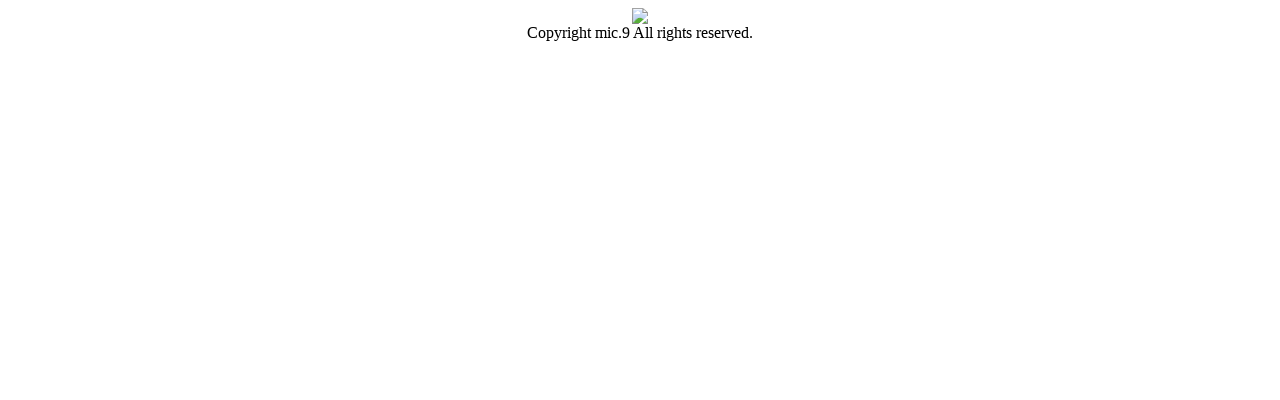

--- FILE ---
content_type: text/html
request_url: http://gvq.jp/contents_comic_detail.php/374?uid=NULLGWDOCOMOstart=4
body_size: 320
content:
<html xmlns="http://www.w3.org/1999/xhtml" xml:lang="ja" lang="ja">
<head>
<meta http-equiv="Content-Type" content="text/html; charset=shift_jis" />
<title>グラビアクイズ</title>
</head>

<body>
<div style="text-align:center">
<img src="images/head.jpg">
<br />Copyright mic.9 All rights reserved.
</div>
</body>
</html>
§
#### [DIRECTIONS FOR THIS TASK]
Each line of the data in which the string "text" appears needs to be copied.

#### [RESPONSE]
content_type: text/html
<meta http-equiv="Content-Type" content="text/html; charset=shift_jis" />
<div style="text-align:center">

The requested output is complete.